▶ _Passage to read_
= = = = =

Wohlers goes even further saying that not only are the “new breed of low-cost printers” a “wake-up call” to the established desktop and industrial systems that have given customers only “minor incremental improvements”, but “these newer more agile companies have leap-frogged the competition in terms of providing intelligent low-cost systems that perform well beyond their price-point.”
Alongside quality and innovation, Wohlers points to new and better filaments for low-cost machines that are often up to 1/20th the price of their equivalent industrial materials. “The vast majority of filaments for industrial machines are now available in the same thermoplastics for low-cost desktop systems.”
Professionals opting for a Prusa instead of a Stratasys, for example, may actually be good for the additive manufacturing industry as a whole, the Wohlers report suggests: “This new trend may … see an increase in the number of companies adopting AM for production.”
More companies, unsure if 3D printing can even deliver the results they need, are willing to gamble $1,000 on an easy-to-use, versatile 3D printer, as opposed to $30,000 on a more complex professional or industrial machine. The experimentation is expanding the overall penetration of 3D printing into all types of manufacturing, especially small businesses.

= = = = =

▶ _Raw data_
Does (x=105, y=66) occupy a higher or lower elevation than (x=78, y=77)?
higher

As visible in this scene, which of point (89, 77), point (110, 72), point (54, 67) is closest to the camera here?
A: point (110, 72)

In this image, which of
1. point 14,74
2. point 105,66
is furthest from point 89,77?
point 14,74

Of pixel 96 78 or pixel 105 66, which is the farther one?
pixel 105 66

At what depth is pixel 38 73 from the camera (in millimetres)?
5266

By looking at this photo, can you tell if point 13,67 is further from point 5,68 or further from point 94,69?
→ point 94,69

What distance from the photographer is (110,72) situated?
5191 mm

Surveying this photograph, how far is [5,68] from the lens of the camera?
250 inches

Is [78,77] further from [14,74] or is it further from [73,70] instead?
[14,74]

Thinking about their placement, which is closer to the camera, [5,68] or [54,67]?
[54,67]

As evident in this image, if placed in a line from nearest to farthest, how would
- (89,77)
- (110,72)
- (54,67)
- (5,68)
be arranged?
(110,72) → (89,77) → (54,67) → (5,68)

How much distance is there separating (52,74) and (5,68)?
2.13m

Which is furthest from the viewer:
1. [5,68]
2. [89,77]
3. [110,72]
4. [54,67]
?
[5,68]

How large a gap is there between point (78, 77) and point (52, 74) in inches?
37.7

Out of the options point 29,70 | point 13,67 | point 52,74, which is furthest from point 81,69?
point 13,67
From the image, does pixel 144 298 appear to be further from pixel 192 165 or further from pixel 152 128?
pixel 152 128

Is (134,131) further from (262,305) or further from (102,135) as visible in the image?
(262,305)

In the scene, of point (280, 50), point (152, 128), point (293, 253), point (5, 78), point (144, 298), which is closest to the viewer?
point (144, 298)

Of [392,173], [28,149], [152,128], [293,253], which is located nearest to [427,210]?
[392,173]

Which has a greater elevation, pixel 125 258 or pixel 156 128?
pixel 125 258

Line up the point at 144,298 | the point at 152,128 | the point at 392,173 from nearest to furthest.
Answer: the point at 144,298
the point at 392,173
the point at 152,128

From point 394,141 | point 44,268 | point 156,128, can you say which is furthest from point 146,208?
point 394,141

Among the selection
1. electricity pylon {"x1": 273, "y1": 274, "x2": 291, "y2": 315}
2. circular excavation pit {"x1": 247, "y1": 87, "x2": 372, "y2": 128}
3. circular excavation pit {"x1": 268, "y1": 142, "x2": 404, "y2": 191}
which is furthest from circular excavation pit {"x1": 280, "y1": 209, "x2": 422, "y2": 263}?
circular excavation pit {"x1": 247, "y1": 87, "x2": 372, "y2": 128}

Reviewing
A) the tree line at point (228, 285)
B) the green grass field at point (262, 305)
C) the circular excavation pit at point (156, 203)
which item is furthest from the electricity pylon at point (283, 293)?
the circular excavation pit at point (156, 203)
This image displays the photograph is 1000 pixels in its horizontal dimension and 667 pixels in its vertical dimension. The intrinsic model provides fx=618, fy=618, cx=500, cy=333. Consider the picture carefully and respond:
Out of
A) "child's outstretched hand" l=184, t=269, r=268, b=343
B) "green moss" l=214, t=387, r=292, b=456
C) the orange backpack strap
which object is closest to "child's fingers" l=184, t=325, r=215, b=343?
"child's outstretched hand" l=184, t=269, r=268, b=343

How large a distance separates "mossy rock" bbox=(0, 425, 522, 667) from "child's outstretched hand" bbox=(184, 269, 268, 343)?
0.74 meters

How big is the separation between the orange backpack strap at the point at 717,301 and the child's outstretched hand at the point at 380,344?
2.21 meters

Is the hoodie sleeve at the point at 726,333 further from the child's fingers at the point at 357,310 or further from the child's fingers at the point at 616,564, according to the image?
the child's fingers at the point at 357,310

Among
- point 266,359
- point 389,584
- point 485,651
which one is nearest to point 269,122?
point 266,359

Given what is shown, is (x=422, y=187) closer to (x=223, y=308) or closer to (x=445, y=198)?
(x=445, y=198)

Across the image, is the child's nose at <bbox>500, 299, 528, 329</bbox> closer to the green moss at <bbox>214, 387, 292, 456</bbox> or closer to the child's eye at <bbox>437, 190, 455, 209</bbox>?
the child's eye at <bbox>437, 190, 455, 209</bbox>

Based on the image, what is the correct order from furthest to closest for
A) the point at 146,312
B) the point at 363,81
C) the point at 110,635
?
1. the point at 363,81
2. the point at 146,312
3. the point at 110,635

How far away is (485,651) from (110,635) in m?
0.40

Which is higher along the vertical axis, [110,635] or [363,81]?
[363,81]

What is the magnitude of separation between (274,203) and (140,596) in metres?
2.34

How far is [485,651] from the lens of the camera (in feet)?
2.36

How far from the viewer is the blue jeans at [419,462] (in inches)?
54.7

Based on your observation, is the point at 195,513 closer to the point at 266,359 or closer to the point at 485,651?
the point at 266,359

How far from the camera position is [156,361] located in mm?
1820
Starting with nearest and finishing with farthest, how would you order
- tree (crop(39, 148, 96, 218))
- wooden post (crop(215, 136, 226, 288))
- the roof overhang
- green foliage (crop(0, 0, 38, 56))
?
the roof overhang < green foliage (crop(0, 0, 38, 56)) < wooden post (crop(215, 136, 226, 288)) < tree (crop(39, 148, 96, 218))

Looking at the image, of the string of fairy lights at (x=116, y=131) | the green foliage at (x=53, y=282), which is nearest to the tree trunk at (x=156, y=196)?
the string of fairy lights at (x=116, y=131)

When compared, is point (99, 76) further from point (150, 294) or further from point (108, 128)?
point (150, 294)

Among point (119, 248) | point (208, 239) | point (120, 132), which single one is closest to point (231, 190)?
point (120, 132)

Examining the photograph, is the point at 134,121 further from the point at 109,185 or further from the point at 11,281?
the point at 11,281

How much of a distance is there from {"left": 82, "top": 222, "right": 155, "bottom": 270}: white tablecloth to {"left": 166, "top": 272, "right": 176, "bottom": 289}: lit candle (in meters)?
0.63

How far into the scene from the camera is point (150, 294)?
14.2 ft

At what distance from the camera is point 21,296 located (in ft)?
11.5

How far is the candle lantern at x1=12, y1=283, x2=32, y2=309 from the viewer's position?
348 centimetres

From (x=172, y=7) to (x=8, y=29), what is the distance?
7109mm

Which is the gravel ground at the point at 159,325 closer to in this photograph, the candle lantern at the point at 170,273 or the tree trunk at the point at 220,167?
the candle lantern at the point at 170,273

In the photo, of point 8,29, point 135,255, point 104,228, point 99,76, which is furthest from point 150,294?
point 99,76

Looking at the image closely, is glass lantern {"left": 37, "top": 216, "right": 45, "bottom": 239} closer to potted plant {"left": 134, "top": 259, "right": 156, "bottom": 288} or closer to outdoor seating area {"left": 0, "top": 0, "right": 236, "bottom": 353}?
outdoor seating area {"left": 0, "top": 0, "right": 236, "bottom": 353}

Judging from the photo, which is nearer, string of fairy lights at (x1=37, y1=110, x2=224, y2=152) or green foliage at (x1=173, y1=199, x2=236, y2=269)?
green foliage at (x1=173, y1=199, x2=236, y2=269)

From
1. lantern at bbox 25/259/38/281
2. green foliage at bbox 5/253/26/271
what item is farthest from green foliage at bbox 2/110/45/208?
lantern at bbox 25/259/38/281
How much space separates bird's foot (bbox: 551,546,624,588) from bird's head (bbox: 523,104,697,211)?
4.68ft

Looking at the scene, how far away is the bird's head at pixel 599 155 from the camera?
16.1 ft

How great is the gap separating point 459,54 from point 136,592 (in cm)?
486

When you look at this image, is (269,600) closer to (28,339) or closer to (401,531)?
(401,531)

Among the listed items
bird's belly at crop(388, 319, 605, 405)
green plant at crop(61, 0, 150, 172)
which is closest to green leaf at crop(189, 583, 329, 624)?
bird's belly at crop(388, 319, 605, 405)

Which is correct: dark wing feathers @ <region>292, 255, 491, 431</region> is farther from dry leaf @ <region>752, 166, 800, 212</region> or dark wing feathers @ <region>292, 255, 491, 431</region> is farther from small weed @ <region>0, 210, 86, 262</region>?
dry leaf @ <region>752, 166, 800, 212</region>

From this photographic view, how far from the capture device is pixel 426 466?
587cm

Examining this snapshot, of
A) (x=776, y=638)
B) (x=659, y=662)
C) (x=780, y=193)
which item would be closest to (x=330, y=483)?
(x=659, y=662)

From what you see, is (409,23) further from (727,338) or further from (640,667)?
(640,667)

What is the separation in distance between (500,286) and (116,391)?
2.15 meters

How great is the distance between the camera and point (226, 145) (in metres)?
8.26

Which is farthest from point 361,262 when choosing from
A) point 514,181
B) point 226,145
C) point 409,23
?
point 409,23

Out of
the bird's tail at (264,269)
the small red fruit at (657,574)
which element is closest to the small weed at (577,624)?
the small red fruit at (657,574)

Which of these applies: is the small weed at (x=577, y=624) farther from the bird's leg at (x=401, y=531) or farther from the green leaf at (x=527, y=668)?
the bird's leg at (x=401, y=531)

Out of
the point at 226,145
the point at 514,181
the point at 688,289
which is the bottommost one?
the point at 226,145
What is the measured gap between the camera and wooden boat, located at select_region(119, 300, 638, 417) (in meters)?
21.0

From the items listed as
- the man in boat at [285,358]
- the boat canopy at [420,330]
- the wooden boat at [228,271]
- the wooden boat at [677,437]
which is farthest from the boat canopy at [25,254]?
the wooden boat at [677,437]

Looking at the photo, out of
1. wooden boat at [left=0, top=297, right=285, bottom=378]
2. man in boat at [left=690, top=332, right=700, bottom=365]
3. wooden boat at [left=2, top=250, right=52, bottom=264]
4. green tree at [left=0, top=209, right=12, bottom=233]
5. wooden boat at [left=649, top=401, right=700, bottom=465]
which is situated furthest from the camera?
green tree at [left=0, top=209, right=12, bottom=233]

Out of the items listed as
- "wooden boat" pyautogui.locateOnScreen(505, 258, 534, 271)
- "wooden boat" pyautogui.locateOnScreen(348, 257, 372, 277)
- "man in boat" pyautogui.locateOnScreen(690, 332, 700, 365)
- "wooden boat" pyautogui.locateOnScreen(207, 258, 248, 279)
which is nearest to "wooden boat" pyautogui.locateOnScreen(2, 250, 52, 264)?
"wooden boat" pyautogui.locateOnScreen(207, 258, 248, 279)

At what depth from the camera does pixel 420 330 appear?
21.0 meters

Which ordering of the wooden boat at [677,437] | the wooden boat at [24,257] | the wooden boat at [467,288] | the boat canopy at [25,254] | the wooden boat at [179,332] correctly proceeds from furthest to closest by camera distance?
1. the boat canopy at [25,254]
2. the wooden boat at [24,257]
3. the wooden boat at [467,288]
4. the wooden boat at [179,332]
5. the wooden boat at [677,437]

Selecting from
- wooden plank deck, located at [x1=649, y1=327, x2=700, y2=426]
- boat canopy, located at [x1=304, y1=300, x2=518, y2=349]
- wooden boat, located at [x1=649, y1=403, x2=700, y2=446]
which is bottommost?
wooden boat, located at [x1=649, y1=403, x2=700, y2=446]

= = = = =

▶ _Prompt_
According to the passage on low-cost 3D printers, how much might a company gamble on an easy-to-use desktop printer instead of $30,000 on an industrial machine? Answer using only the passage on low-cost 3D printers.

▶ _Result below_
$1,000